>>>>>

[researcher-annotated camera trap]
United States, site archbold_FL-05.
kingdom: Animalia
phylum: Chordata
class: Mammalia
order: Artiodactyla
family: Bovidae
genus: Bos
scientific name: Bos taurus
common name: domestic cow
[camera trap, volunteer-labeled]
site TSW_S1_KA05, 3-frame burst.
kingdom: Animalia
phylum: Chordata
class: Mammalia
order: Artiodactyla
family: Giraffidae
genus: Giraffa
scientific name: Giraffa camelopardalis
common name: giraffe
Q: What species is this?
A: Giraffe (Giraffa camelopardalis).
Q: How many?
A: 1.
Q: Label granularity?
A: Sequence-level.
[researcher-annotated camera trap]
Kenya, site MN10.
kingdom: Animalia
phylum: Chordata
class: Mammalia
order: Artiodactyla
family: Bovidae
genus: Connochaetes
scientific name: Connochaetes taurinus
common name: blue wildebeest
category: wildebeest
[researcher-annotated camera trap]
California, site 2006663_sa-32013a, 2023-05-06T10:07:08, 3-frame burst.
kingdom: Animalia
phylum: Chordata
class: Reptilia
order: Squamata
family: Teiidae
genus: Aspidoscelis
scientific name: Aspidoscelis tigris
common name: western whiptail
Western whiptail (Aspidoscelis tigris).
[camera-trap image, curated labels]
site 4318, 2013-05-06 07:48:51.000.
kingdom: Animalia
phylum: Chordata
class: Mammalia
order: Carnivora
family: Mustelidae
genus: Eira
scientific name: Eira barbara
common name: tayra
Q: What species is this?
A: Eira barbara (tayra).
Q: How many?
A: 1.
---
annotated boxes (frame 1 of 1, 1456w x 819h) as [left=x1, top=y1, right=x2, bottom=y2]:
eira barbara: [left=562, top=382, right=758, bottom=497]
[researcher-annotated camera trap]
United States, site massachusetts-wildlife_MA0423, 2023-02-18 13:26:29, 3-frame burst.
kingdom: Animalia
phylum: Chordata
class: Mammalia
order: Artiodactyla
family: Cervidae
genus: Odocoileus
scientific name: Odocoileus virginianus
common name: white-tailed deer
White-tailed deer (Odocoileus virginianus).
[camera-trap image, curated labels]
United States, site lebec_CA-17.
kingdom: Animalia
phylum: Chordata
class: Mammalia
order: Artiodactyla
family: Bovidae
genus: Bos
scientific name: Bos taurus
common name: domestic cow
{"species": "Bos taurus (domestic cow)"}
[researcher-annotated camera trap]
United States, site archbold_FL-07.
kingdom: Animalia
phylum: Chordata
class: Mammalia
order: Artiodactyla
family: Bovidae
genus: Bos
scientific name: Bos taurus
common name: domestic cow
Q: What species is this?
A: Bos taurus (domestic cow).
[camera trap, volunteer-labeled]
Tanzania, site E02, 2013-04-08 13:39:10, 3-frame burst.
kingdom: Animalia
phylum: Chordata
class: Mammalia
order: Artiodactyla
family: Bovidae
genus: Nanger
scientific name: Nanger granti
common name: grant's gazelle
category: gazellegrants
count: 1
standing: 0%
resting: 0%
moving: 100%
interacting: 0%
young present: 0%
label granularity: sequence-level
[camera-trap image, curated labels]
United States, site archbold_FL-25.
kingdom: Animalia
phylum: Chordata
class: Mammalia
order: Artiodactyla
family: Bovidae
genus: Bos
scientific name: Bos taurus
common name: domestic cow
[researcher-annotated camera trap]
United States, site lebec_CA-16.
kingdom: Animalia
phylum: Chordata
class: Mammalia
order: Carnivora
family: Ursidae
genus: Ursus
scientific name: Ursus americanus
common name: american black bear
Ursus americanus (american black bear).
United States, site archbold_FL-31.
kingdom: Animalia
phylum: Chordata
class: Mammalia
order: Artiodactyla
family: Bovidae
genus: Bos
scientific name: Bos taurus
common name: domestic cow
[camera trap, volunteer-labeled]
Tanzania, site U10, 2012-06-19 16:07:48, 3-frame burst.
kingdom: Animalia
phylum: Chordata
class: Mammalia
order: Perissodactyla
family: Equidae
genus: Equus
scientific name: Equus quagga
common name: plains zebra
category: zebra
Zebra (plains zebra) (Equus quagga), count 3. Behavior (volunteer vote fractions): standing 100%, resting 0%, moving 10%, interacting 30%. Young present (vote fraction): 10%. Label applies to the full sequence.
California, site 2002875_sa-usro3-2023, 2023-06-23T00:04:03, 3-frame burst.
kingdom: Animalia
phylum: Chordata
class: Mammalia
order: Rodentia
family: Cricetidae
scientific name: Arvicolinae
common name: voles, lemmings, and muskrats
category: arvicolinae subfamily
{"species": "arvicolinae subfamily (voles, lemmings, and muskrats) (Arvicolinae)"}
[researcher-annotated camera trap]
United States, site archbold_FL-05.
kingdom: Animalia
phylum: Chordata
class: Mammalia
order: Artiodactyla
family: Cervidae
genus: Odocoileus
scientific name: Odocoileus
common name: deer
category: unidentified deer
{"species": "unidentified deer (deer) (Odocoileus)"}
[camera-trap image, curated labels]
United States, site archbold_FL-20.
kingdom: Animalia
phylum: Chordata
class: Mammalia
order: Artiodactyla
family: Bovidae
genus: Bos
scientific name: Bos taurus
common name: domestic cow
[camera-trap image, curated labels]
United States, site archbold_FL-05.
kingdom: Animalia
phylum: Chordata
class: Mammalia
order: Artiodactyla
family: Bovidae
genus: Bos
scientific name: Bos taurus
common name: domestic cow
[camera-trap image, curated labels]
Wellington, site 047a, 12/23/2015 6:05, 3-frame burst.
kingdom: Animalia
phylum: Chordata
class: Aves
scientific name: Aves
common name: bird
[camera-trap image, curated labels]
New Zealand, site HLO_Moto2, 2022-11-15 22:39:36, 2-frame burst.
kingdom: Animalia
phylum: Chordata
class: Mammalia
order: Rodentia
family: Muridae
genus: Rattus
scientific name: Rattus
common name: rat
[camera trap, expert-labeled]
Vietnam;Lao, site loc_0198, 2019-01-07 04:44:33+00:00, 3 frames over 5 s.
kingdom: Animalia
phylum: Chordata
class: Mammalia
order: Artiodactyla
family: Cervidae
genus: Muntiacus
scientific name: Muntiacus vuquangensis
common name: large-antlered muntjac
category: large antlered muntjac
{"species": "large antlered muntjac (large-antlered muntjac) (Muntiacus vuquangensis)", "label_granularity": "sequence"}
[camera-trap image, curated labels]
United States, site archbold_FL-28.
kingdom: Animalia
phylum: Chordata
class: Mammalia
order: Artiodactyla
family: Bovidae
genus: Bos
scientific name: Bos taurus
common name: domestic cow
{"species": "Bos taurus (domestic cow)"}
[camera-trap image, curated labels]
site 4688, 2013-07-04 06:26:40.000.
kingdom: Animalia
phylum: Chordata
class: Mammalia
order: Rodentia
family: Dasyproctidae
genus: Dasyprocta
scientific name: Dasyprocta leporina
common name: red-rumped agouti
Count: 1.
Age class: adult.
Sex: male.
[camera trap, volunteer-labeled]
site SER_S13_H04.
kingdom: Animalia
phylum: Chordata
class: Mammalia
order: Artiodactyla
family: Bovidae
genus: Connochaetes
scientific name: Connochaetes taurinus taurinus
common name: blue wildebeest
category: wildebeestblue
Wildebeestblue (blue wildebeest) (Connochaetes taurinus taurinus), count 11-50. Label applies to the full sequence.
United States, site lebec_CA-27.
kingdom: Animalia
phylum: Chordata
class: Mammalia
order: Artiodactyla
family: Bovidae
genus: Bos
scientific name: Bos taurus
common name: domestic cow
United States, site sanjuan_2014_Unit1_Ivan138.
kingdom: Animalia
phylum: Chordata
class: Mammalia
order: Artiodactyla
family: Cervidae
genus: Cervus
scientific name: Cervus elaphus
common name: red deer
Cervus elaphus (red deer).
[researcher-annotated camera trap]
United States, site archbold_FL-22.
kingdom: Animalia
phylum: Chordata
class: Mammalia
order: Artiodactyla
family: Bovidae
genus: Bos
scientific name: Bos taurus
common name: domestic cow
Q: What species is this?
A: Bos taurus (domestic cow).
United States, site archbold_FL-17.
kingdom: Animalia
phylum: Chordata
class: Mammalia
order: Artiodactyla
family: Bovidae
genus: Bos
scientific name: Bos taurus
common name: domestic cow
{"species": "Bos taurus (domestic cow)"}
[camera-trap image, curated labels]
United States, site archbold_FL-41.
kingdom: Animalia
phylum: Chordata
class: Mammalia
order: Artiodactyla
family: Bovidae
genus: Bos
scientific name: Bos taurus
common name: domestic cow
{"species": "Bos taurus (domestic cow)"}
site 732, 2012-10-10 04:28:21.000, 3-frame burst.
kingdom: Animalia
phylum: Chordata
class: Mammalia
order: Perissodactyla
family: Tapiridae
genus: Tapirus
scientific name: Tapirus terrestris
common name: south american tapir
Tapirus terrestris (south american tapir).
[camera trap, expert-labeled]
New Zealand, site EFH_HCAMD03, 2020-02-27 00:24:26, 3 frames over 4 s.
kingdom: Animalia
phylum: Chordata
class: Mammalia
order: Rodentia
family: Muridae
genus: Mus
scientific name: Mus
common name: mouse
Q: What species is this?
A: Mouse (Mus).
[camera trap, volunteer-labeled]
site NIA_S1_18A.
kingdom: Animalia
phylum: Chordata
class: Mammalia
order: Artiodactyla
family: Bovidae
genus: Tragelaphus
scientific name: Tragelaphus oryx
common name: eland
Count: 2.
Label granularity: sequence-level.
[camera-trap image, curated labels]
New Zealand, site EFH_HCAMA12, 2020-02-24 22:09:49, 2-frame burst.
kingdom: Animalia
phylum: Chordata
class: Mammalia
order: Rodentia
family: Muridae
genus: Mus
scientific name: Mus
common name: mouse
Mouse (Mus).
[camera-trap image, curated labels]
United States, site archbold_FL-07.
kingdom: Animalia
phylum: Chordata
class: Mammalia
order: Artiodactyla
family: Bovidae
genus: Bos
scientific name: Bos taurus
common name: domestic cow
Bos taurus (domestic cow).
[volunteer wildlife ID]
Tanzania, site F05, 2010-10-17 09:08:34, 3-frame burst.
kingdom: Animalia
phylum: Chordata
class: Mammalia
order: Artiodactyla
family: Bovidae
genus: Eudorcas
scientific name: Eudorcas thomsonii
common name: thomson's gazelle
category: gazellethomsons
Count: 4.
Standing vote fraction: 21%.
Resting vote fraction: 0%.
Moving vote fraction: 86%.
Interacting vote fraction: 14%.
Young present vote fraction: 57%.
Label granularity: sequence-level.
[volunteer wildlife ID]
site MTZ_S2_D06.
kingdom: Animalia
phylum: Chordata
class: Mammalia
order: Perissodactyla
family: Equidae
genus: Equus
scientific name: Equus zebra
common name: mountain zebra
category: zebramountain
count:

<<<<<

» The problem
Extract the first line above and each line after it up to and including the one with "family: Teiidae", please, exactly and with nothing else.

» Answer below
[researcher-annotated camera trap]
United States, site archbold_FL-05.
kingdom: Animalia
phylum: Chordata
class: Mammalia
order: Artiodactyla
family: Bovidae
genus: Bos
scientific name: Bos taurus
common name: domestic cow
[camera trap, volunteer-labeled]
site TSW_S1_KA05, 3-frame burst.
kingdom: Animalia
phylum: Chordata
class: Mammalia
order: Artiodactyla
family: Giraffidae
genus: Giraffa
scientific name: Giraffa camelopardalis
common name: giraffe
Q: What species is this?
A: Giraffe (Giraffa camelopardalis).
Q: How many?
A: 1.
Q: Label granularity?
A: Sequence-level.
[researcher-annotated camera trap]
Kenya, site MN10.
kingdom: Animalia
phylum: Chordata
class: Mammalia
order: Artiodactyla
family: Bovidae
genus: Connochaetes
scientific name: Connochaetes taurinus
common name: blue wildebeest
category: wildebeest
[researcher-annotated camera trap]
California, site 2006663_sa-32013a, 2023-05-06T10:07:08, 3-frame burst.
kingdom: Animalia
phylum: Chordata
class: Reptilia
order: Squamata
family: Teiidae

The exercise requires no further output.